But when users input prompts that included people into any of these generators, they started to notice a recurring bug. Like many beginning artists, the AI tools couldn’t draw hands.
An AI-generated hand might have nine fingers or fingers sticking out of its palm. In some images hands appear as if floating, unattached to a human body. Elsewhere, two or more hands are fused at the wrists.
Why?
There are a few reasons that AI struggles with hands and fingers. One is, simply, that hands are a small part of the human body. In real photographs of people, hands aren’t generally the focus. Notably, AI programs tend to have the same issues with human teeth and ears that they do with hands. AI-generated teeth are often small, overcrowded, and even pointed, while ears are frequently depicted without lobes. Hands, teeth, and ears are all facets of a human body that are both small and highly variable: when scanning a photograph of a person with a missing tooth, for instance, an AI may conclude that all smiles have that same gap. In a January 2023 interview with BuzzFeed News, a spokesperson from Stability AI explained that “within AI datasets, human images display hands less visibly than they do faces.” To successfully depict hands and fingers, AI would need more reference photos with hands as the main focus.

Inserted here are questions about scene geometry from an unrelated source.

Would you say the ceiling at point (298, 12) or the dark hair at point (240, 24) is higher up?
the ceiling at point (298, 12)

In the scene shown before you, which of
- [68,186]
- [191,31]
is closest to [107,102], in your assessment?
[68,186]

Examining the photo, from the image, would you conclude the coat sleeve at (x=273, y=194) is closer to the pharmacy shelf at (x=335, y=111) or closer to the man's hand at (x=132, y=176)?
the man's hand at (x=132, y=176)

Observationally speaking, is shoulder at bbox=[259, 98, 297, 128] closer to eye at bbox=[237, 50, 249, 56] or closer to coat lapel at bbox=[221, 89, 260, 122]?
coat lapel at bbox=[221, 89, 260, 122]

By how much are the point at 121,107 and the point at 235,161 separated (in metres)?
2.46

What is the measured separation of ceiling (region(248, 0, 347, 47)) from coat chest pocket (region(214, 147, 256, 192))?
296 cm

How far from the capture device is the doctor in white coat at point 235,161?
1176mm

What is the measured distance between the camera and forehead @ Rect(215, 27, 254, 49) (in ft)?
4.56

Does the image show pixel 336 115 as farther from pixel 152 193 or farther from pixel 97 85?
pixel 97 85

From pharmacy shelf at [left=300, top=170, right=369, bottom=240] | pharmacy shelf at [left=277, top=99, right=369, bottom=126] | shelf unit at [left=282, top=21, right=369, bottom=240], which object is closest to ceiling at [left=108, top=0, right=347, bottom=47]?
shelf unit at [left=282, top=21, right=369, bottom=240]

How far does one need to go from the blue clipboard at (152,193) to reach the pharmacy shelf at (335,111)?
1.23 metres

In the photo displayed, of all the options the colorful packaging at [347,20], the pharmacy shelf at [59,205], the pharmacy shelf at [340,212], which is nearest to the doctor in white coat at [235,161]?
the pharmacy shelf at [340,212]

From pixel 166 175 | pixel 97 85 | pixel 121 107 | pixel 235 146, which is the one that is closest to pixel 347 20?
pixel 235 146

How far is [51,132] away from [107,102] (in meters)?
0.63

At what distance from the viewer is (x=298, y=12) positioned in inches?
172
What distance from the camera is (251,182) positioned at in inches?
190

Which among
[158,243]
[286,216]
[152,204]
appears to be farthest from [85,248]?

Another issue is that AI doesn’t actually know what a hand is. In two-dimensional images, hands can appear in dozens of different positions: waving, flexing, holding an object, clenching a fist, or poking out of a pants pocket, partially hidden from view. Humans know that these visual discrepancies illustrate how a hand works. AI, without access to the three-dimensional world, knows only how a hand appears. Identifying a fist, thumbs-up, or peace sign as a hand is an impressive feat for AI, and we can hardly blame it for assuming a real hand could be a combination of the three.
Some users have found the quirks of AI-generated hands to be a feature, not a bug. Often, the anomalies serve as a quick way to distinguish between authentic images and AI-generated pictures: a fake image of former U.S. president Donald Trump being arrested, for instance, betrays itself as an AI-generated image thanks to a police officer’s hand melting into Trump’s body. The same holds true for photos of an alleged “extreme sunburn competition,” in which one competitor’s fingers look more like hot dogs than digits; another contestant’s hand has at least seven interlocking fingers. “Looking at gnarled A.I. hands,” The New Yorker wrote in March 2023, “we fall into the uncanny valley and experience a visceral sense of disgust.…The machine’s failure is comforting, in a way.” Perhaps AI can’t understand human hands, The New Yorker and BuzzFeed News have wondered, because it can’t understand what it is like to be human.
But even if AI’s struggle with hands can be seen as a positive, the problem may not persist for much longer. In March 2023 Midjourney released an update to its program intended to make its hands more realistic. Experts suspect Midjourney adjusted its datasets to prioritize clearer images of hands and deprioritize images where hands are hidden or only partially visible. Though the resulting images still aren’t perfect—the aforementioned image of Trump’s arrest was generated after the update—users generally agree that they have improved. As artificial intelligence companies compete to have the best image generator on the market, it is likely that DALL-E, Stable Diffusion, and the rest will follow suit. It’s a race to the perfect artificial hand.